Johnny Isakson United States Senator

Johnny Isakson and ‘CSI: Wall Street’


Johnny Isakson and ‘CSI: Wall Street’

Many of you thrill to the rubber-gloved glamour of “CSI.” Enough that we also have the gore-spattered clone “CSI: Miami” — and even “CSI: NY.”

By Jim Galloway, Atlanta Journal-Constitution — Jan 25, 2009

U.S. Sen. Johnny Isakson wants one more forensic spin-off. Let’s call it “CSI: Wall Street,” a can’t-miss crime-scene drama with a riveting story arc: Who done in the corpse that is now your 401(k)? Who left fingerprints on your now-empty piggy bank?

And who, when you’re a brittle 78 and shuffling off to that job at Wal-Mart — your retirement reduced to a cushioned rubber mat at the store entrance, will deserve your muttered curse for bringing on the Crash of ‘08?

The Georgia Republican has paired with a Democrat, Kent Conrad of North Dakota, to demand an investigation into the near-collapse of the nation’s banking system and the evaporation of trillions of dollars.

They would style it after the bipartisan and independent 9/11 Commission, with subpoena powers and instructions to pass on to prosecutors any evidence of wrongdoing. Like its 9/11 brother, the Financial Markets Commission would have 12 months to do its job.

The idea alone is a sign of a new day in Washington. Many Republicans opposed the formation of the 9/11 Commission, fretting that it would be used to hammer the Bush Administration.

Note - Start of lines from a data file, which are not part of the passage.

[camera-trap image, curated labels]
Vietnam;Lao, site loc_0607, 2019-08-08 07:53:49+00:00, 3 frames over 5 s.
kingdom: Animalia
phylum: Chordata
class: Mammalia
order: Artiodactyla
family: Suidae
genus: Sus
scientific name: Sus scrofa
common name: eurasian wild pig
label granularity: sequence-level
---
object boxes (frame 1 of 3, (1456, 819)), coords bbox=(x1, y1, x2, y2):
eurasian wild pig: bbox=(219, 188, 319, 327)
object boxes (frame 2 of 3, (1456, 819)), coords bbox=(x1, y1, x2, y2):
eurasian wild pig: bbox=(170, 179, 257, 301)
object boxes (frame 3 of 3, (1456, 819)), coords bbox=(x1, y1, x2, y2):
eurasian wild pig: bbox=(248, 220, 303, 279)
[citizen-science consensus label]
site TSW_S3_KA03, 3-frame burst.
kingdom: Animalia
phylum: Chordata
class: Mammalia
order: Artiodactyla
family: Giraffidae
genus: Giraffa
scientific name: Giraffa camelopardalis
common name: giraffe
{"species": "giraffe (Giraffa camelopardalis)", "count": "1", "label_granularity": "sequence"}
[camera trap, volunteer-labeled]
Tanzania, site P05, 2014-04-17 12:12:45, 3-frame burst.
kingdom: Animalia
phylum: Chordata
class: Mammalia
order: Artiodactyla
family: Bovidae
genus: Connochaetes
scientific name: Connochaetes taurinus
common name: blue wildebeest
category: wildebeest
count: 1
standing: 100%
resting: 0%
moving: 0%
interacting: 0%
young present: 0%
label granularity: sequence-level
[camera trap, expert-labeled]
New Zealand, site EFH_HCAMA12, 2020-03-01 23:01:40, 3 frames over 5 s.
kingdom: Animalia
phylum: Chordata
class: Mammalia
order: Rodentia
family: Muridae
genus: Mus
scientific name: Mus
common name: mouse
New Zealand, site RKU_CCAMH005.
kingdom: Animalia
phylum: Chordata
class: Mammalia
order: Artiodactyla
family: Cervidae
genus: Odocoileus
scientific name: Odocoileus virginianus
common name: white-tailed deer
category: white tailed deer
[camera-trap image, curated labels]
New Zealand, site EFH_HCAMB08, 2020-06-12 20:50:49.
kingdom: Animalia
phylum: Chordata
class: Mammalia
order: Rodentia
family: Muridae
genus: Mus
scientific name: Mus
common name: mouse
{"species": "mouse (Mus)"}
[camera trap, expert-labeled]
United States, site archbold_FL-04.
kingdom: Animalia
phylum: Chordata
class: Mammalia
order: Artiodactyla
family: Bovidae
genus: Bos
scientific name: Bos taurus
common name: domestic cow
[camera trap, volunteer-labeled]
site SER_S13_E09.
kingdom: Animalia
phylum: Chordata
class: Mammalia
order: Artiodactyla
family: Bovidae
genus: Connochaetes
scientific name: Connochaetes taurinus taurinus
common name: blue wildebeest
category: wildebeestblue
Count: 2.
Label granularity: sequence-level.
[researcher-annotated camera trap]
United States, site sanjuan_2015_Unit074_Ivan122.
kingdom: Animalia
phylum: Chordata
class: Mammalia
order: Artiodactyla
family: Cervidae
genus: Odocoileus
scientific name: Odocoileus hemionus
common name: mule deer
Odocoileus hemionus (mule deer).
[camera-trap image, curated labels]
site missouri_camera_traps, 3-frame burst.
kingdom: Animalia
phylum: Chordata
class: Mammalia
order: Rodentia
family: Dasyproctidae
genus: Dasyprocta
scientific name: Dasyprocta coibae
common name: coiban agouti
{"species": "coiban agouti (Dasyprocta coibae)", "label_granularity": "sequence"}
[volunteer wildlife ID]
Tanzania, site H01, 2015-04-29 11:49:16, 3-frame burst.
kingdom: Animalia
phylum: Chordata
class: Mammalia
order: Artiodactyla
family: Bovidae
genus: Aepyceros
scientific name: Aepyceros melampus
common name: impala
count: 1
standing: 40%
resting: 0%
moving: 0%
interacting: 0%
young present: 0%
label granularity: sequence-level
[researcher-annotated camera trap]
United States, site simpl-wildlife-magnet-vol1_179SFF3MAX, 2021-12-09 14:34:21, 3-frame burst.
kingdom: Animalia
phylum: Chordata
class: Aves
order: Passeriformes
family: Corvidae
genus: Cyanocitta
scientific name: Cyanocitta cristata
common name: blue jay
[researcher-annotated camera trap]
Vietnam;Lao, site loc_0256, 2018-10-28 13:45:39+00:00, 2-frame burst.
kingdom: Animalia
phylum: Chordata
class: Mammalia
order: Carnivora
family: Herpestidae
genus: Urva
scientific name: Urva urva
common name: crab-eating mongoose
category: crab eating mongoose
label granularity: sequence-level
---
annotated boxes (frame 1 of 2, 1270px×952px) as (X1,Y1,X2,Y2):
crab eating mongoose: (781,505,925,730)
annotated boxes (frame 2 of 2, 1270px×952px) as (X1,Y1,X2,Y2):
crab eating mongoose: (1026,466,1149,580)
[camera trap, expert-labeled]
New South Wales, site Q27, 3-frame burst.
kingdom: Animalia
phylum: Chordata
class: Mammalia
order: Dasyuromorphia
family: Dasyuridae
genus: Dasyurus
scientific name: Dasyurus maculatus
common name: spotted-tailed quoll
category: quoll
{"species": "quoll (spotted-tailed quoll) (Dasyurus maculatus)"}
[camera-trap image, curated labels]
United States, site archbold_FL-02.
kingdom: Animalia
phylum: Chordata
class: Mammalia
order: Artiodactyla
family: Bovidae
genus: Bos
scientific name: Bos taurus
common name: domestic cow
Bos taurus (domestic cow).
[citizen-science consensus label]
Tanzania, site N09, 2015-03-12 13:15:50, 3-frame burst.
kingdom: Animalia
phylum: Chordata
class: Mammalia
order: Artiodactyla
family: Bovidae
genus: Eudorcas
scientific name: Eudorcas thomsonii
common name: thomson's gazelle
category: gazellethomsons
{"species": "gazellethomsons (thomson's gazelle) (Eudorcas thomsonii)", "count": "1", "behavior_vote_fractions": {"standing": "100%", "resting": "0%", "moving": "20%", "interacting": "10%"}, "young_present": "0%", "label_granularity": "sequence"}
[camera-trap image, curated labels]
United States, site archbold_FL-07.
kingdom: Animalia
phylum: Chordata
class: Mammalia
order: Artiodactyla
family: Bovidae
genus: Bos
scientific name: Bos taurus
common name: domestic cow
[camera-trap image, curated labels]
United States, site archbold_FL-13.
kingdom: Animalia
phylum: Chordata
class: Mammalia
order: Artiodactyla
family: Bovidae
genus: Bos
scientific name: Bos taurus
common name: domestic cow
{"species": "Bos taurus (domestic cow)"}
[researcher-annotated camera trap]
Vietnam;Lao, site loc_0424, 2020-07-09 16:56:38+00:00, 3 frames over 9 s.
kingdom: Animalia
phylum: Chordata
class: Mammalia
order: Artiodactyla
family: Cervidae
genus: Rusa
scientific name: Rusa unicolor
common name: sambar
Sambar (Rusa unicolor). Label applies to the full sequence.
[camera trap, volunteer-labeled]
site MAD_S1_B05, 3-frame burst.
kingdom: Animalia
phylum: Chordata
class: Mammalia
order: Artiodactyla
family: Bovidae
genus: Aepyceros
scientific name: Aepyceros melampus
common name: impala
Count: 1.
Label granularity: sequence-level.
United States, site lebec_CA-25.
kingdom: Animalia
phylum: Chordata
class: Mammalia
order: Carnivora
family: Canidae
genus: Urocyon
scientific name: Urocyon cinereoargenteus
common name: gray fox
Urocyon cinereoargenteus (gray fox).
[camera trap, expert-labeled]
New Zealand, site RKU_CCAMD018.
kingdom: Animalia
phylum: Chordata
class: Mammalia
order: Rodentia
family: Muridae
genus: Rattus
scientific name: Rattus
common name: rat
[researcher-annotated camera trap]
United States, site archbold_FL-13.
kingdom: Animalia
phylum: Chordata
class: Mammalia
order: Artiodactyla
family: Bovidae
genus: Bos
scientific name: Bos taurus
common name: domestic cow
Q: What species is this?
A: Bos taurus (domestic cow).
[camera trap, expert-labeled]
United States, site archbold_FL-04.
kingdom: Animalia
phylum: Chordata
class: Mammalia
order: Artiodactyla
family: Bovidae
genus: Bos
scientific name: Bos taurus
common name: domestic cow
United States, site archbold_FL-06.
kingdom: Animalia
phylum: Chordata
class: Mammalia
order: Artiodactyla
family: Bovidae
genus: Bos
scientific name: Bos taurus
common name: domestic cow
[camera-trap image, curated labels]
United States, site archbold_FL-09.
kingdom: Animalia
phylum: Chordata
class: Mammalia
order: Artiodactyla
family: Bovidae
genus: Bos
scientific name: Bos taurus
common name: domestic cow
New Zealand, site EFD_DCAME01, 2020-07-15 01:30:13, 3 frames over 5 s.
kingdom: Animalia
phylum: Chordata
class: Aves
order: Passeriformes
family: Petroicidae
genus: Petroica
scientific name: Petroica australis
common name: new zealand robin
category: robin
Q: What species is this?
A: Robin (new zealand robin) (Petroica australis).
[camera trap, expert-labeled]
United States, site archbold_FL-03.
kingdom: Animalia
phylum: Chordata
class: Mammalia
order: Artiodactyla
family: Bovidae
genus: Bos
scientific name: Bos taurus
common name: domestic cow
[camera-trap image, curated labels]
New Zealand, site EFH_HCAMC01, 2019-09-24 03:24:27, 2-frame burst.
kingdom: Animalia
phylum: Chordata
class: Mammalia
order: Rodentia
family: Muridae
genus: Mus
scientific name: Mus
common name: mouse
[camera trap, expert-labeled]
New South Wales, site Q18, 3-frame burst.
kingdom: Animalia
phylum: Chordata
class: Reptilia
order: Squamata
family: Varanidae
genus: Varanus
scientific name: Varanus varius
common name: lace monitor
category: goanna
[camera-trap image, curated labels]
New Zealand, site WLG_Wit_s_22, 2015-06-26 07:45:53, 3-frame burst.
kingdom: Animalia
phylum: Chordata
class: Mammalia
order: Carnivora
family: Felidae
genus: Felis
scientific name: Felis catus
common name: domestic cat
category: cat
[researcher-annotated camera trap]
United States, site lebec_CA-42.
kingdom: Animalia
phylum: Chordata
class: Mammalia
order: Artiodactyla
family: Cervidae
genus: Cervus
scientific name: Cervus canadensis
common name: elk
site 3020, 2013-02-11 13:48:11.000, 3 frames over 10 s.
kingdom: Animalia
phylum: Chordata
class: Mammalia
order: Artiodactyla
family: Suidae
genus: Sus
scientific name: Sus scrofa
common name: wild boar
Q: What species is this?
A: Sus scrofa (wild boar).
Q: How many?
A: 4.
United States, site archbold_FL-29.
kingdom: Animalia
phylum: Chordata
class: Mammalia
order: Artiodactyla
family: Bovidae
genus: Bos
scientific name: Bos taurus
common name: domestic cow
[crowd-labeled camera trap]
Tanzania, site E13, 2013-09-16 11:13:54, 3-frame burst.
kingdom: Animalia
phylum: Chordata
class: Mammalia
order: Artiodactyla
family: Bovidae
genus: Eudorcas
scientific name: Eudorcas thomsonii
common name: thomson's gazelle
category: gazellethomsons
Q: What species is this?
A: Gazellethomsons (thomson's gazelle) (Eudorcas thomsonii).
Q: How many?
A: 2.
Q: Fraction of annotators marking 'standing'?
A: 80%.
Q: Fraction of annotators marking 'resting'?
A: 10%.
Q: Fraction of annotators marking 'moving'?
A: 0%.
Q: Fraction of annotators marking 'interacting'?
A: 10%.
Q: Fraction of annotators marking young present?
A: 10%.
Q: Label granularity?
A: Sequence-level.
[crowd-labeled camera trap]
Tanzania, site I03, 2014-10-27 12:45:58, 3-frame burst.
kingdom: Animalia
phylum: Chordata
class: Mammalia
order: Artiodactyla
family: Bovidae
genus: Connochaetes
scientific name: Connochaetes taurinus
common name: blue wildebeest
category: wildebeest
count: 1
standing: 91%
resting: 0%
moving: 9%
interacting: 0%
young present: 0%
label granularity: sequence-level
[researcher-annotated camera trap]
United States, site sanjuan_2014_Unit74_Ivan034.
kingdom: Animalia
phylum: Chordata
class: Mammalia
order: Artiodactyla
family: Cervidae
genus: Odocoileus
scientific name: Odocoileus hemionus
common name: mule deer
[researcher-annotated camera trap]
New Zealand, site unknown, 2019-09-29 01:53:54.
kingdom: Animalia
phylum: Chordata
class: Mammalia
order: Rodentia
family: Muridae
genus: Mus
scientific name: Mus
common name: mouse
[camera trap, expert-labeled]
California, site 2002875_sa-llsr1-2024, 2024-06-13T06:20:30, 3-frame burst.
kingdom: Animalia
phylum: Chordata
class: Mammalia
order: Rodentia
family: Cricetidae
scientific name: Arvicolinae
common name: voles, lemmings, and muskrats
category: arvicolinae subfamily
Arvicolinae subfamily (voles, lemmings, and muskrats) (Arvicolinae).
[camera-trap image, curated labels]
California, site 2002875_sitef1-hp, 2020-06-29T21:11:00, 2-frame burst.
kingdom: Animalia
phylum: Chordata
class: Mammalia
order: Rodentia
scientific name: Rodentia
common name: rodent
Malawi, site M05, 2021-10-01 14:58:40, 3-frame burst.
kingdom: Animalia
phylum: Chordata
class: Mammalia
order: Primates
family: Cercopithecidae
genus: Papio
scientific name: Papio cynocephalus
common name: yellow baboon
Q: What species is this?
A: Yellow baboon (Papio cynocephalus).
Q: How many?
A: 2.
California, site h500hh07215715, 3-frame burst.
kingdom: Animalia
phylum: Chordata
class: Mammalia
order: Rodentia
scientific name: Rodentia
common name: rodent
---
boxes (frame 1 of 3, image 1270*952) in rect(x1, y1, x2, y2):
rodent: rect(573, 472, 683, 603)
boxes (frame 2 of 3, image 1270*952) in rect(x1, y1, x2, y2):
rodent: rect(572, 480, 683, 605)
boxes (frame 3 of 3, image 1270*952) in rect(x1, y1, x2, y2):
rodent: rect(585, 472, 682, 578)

But there is no Bush Administration left to protect. “This is not a fishing expedition. This is an expedition to find out where the blame lies and let the chips fall where they may,” Isakson said in an interview. “We did not limit how far back the commission could go, because I think some of the decisions may have been made as far back as the ‘80s.”

And remember, the senator said, the recommendations of the 9/11 Commission turned out to be quite useful — and popular, too.

Just as refreshing is the possibility of renewed Washington faith in the concept of action based on actual fact. Steaming tureens of legislation are about to be thrown against the wall, just to see what sticks, Isakson said. It might just be worthwhile if Congress were to discover the problem before launching the solution.

“As you peel the onion back, you start learning an awful lot of things,” he said. For instance, we know that mortgages were handed out to many who couldn’t afford them. And that Fannie Mae and Freddie Mac encouraged this “to create liquidity so we could raise the number of homeowners,” Isakson said.

But what led Moody’s Investors Service, one of the great referees of Wall Street, to rate these bundled-together husks as worthy of investment? What was Moody’s interest and where is the accountability? the senator asked.

Last summer, in the lead-up to the collapse, commodity futures became another bubble that compounded the damage — a place to recover losses in a declining market. Remember $5-a-gallon gasoline?

“If you peel back the onion, it was driven because people like the Princeton [University] endowment fund and the Harvard [University] endowment fund were induced to take their money and invest it in a speculative market,” Isakson said. “Why would a Princeton endowment fund buy pork bellies?”

Then there were the hedge funds that were allowed to bet in favor of a decline in the stock market, reinforcing the drop. And the financial instruments that were created and traded in the dark for years. The list goes on and on.

An investigating commission is justified because, though the current financial collapse lacks the bloodshed of 9/11, the economic impact is just as devastating, Isakson said.

But there is a subtle, political difference between then and now. When the concept of a 9/11 Commission was pitched, everyone involved knew that — while this government agency or that one might be faulted — ultimate responsibility lay with a set of monsters that death had put out of reach.

This economic catastrophe is self-inflicted, and its authors wander among us, with both money and lobbyists. And Washington hasn’t changed that much.